/topcat

Topcat - a library for multiparameter persistence

Primary LanguageJupyter NotebookGNU General Public License v3.0GPL-3.0

TOPCAT

Topcat is Java library for computing and analyzing multiparameter persistence modules. It comes with a python interface and a jupyter notebook with examples of how to use it.

Input to Topcat can be given as either:

  • a list of distance matrices and a list of filtration values for each parameter
  • a multifiltered simplicial complex

The current implementation of Topcat has been inspired by Ulrich Bauers work on Ripser (http://ripser.org), where he uses the following optimizations (among others):

  • computes the cohomology instead of homology,
  • uses the combinatorial number system to index simplices,
  • performs an implicit matrix reduction of the coboundary matrix .

We make heavy use of these techniques in Topcat to be able to handle millions of simplices.
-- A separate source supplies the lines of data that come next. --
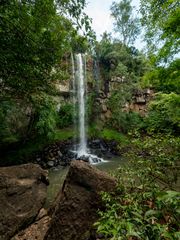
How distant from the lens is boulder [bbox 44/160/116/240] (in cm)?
356

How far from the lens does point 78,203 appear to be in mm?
3824

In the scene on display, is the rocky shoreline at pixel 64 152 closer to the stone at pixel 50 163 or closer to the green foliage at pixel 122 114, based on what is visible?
the stone at pixel 50 163

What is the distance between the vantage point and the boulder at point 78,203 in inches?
140

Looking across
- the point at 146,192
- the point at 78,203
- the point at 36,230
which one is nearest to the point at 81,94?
the point at 36,230

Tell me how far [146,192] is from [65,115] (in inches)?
637

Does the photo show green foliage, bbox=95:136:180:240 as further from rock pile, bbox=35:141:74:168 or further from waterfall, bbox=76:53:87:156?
waterfall, bbox=76:53:87:156

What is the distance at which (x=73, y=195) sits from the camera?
3900 mm

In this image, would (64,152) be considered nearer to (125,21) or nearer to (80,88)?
(80,88)

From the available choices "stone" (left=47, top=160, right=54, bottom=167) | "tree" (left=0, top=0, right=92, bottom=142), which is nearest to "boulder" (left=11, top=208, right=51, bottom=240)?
"tree" (left=0, top=0, right=92, bottom=142)

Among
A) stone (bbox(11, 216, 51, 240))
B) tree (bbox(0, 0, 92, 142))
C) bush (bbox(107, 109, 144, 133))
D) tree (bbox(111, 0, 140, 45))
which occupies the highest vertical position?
tree (bbox(111, 0, 140, 45))

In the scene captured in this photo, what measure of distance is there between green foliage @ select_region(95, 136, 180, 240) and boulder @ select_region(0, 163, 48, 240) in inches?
74.1

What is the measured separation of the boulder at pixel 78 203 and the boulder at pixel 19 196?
2.69ft

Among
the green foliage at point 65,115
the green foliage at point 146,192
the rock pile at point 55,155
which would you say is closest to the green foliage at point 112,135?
the green foliage at point 65,115

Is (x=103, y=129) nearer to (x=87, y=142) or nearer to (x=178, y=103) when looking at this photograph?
(x=87, y=142)
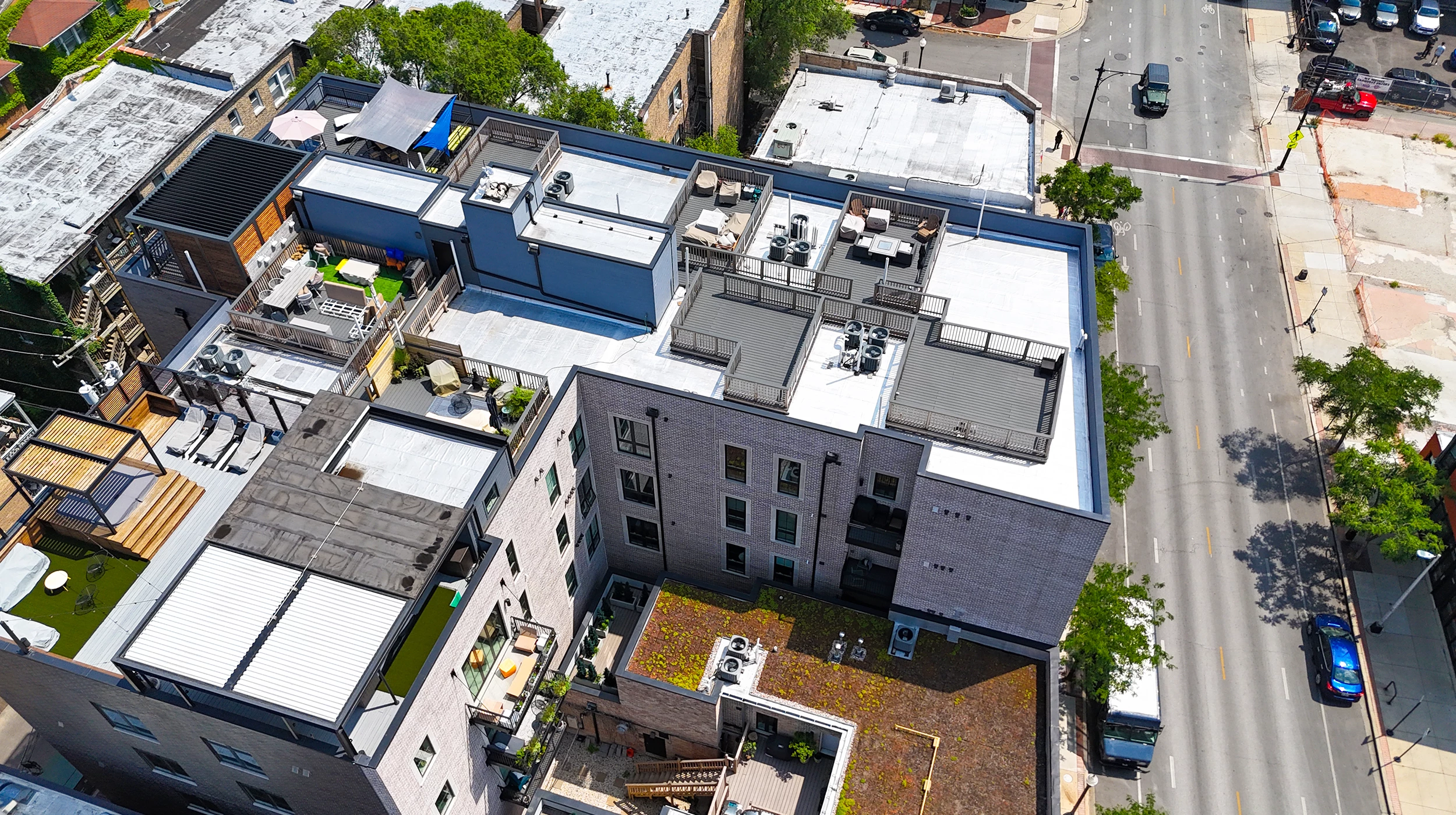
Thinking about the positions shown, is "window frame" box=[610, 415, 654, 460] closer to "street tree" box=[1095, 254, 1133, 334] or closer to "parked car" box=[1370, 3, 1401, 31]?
"street tree" box=[1095, 254, 1133, 334]

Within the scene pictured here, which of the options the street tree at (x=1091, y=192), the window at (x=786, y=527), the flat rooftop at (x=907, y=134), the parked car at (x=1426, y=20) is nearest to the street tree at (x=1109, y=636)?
the window at (x=786, y=527)

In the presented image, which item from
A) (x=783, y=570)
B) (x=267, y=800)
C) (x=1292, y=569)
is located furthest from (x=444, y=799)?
(x=1292, y=569)

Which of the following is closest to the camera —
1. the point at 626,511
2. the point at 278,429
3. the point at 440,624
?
the point at 440,624

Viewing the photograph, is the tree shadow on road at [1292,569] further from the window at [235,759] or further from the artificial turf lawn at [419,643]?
the window at [235,759]

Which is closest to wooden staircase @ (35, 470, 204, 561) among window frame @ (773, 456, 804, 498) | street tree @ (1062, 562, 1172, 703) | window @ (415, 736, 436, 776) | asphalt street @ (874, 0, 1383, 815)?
window @ (415, 736, 436, 776)

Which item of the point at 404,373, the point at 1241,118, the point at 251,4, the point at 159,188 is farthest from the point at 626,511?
the point at 1241,118

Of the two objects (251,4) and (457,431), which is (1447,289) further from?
(251,4)
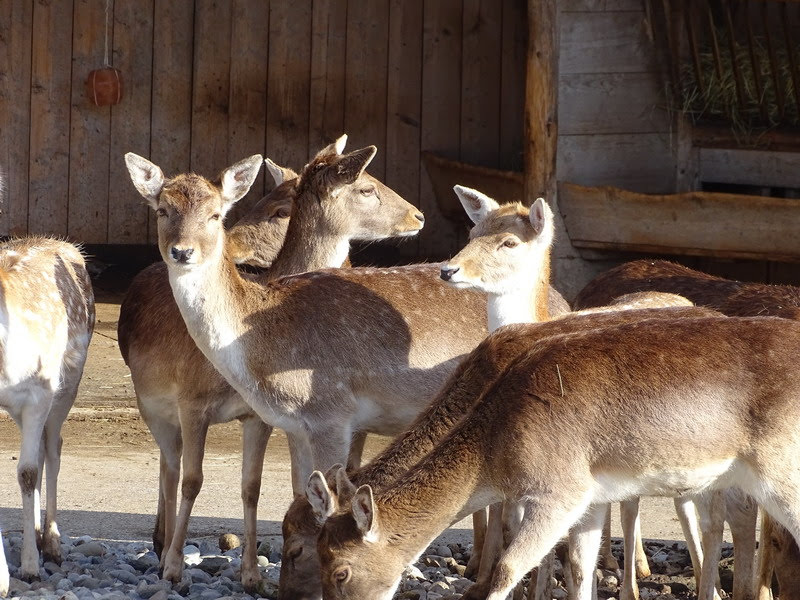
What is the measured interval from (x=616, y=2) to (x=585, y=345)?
6.30 metres

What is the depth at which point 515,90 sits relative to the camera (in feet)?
46.8

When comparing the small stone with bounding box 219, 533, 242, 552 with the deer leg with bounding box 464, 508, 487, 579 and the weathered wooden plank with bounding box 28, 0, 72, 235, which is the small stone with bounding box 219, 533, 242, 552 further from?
the weathered wooden plank with bounding box 28, 0, 72, 235

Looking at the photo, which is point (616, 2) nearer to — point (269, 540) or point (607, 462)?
point (269, 540)

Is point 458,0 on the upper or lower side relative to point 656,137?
upper

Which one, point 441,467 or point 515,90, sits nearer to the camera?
point 441,467

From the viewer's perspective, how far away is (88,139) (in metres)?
13.6

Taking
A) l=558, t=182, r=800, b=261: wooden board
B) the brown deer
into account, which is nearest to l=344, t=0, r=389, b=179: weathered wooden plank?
l=558, t=182, r=800, b=261: wooden board

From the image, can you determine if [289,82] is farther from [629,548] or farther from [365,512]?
[365,512]

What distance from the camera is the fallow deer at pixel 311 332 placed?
6.70 metres

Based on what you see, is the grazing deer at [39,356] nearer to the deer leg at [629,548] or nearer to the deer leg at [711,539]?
the deer leg at [629,548]

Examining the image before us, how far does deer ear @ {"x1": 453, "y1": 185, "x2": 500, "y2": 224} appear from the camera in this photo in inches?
290

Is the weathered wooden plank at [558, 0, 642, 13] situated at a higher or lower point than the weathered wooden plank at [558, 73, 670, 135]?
higher

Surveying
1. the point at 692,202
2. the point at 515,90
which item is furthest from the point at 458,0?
the point at 692,202

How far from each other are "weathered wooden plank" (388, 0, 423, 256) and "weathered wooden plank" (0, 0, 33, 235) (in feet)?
11.1
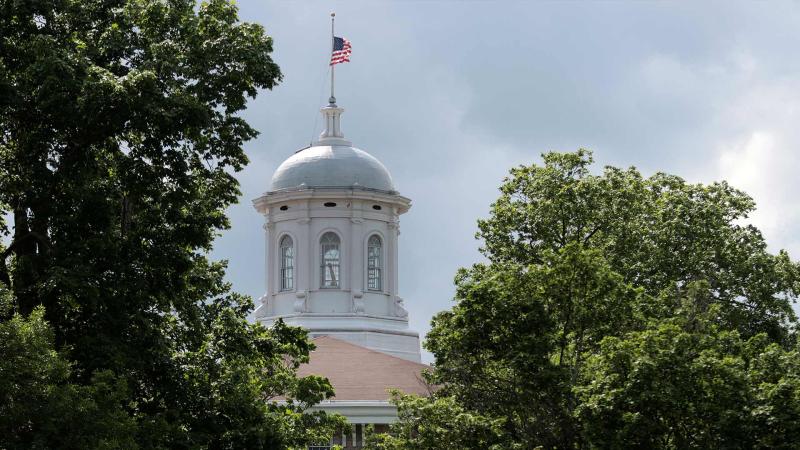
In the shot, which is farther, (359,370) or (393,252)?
(393,252)

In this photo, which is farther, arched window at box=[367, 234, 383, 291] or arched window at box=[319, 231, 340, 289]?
arched window at box=[367, 234, 383, 291]

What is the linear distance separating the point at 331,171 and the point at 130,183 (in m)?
46.2

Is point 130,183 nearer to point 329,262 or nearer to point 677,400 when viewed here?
point 677,400

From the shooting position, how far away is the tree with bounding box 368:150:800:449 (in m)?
33.7

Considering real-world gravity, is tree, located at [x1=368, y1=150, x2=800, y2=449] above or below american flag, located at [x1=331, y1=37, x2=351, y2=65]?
below

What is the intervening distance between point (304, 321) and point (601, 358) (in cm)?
4372

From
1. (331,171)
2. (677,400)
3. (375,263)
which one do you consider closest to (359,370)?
(375,263)

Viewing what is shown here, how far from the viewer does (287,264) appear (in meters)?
78.4

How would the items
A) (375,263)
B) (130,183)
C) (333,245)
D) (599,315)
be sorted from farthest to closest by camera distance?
(375,263) < (333,245) < (599,315) < (130,183)

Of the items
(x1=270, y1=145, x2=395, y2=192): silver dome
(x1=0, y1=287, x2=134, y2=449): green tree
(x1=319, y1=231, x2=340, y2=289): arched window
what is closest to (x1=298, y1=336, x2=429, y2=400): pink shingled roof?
(x1=319, y1=231, x2=340, y2=289): arched window

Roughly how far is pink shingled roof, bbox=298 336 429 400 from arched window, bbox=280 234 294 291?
349 cm

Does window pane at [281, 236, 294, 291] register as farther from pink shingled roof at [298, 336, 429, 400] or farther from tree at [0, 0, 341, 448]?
tree at [0, 0, 341, 448]

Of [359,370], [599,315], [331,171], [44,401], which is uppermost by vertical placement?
[331,171]

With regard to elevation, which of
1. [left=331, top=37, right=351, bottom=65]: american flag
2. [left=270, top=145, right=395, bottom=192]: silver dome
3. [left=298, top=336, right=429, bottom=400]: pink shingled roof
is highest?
[left=331, top=37, right=351, bottom=65]: american flag
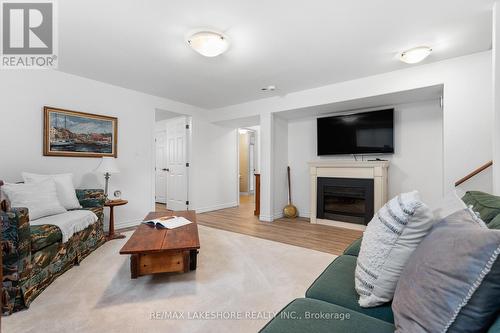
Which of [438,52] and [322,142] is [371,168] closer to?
[322,142]

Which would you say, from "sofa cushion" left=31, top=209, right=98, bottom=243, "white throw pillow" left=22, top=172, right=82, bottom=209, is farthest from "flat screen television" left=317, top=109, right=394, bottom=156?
"white throw pillow" left=22, top=172, right=82, bottom=209

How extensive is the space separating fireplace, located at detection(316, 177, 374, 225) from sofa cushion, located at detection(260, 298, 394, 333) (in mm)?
3183

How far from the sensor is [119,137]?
3949 millimetres

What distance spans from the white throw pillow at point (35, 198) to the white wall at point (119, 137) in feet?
2.63

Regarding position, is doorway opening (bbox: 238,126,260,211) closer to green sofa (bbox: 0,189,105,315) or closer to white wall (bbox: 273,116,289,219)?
white wall (bbox: 273,116,289,219)

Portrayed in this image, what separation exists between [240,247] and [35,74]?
3.38 meters

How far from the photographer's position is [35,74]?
3.09 metres

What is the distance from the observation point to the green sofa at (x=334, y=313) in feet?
2.94

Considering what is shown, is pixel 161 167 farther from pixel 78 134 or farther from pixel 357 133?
pixel 357 133

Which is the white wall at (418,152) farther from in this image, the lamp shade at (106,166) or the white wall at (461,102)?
the lamp shade at (106,166)

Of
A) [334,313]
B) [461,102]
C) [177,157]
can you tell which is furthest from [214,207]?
[334,313]

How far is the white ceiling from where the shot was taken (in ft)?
6.57

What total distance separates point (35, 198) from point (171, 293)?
167cm

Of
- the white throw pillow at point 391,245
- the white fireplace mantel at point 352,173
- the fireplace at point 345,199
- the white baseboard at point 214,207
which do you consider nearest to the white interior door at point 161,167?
the white baseboard at point 214,207
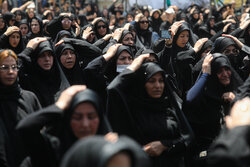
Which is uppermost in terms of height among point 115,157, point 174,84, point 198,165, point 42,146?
point 115,157

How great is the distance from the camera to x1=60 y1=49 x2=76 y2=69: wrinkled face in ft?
16.7

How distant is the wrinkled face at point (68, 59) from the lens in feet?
16.7

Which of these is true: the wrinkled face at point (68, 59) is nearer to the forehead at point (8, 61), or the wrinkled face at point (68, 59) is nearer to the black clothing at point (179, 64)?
the forehead at point (8, 61)

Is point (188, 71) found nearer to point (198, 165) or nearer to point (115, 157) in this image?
point (198, 165)

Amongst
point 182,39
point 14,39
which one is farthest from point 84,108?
point 14,39

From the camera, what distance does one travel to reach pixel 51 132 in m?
3.04

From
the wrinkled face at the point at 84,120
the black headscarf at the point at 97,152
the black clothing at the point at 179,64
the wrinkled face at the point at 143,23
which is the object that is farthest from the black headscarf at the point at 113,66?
the wrinkled face at the point at 143,23

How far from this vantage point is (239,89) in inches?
157

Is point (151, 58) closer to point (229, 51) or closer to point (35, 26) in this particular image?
point (229, 51)

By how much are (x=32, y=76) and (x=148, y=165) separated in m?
2.67

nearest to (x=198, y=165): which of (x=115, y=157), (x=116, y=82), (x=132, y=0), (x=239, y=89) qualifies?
(x=239, y=89)

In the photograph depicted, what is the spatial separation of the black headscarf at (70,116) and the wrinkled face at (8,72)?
1.06m

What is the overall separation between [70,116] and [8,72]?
1202 millimetres

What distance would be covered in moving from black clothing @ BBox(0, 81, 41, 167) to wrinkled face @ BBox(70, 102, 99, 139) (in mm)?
857
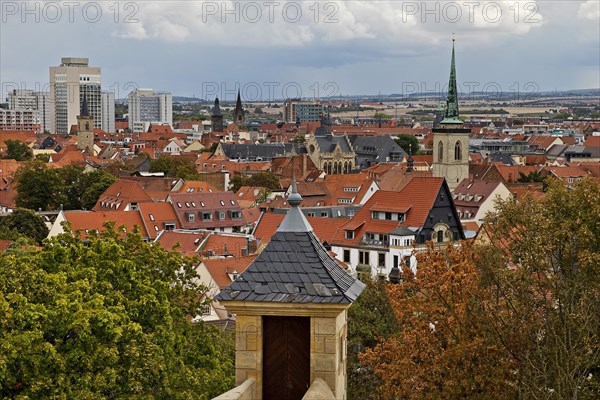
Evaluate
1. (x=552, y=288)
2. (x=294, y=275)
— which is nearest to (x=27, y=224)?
(x=552, y=288)

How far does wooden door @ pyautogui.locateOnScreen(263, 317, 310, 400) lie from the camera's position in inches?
437

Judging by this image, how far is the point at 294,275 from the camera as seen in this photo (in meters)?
11.2

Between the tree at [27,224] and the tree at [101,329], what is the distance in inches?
1869

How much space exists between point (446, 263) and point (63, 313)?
9.88 metres

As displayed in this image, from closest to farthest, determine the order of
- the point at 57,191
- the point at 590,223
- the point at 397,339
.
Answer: the point at 590,223
the point at 397,339
the point at 57,191

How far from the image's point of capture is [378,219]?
2525 inches

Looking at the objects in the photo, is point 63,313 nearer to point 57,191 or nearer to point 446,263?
point 446,263

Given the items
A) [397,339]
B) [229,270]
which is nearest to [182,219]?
[229,270]

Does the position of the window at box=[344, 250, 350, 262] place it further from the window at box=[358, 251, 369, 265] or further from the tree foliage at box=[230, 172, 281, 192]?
the tree foliage at box=[230, 172, 281, 192]

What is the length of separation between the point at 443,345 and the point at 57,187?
75914mm

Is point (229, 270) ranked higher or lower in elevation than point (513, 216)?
lower

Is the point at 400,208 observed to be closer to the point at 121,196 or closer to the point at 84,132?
the point at 121,196

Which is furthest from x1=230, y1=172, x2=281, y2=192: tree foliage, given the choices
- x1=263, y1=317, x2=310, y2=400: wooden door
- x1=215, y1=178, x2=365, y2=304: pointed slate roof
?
x1=263, y1=317, x2=310, y2=400: wooden door

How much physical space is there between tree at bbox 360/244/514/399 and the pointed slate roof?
11.0m
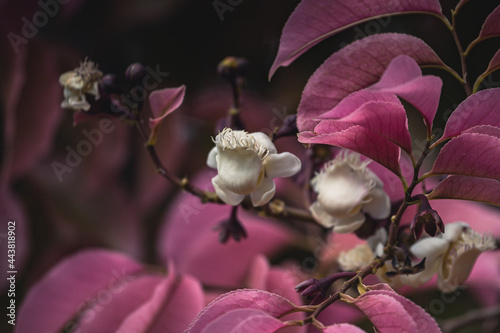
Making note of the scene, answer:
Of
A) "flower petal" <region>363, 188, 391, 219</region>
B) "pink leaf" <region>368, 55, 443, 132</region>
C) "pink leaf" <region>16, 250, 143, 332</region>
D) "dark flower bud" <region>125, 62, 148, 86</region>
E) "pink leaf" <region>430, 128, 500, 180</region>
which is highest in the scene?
"pink leaf" <region>368, 55, 443, 132</region>

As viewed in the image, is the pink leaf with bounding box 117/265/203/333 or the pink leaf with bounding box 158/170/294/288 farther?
the pink leaf with bounding box 158/170/294/288

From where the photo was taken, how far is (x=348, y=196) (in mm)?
268

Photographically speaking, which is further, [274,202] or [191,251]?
[191,251]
A detailed description of the algorithms implemented in Topcat to compute the multiparameter persistence modules can be found in my master's thesis. A description of the theory of persistence contours, noise systems and the stable rank can be found in the following papers:

  • "Multidimensional Persistence and Noise" by Scolamiero et al. (arXiv:1505.06929)
  • "Stable Invariants for Multidimensional Persistence" by G and Chachólski (arXiv:1703.03632)

Future work:

  • Make use of the Chunk reduction described in the paper ''Chunk Reduction for Multi-Parameter Persistent Homology'' by Fugacci and Kerber (arXiv:1812.08580),
  • Implement multiparameter persistence landscapes as described in the paper ''Multiparameter Persistence Landscapes'' by Oliver Vipond (arXiv:1812.09935).

Requirements

  • Maven 2/3
  • Java 7 or higher
  • Python 2.7/3 (optional)
  • py4j (optional)

Installation

In the project root folder, compile the java code with Maven using the following:

mvn clean install

Usage

The library can be accessed either within java or via the Python-interface.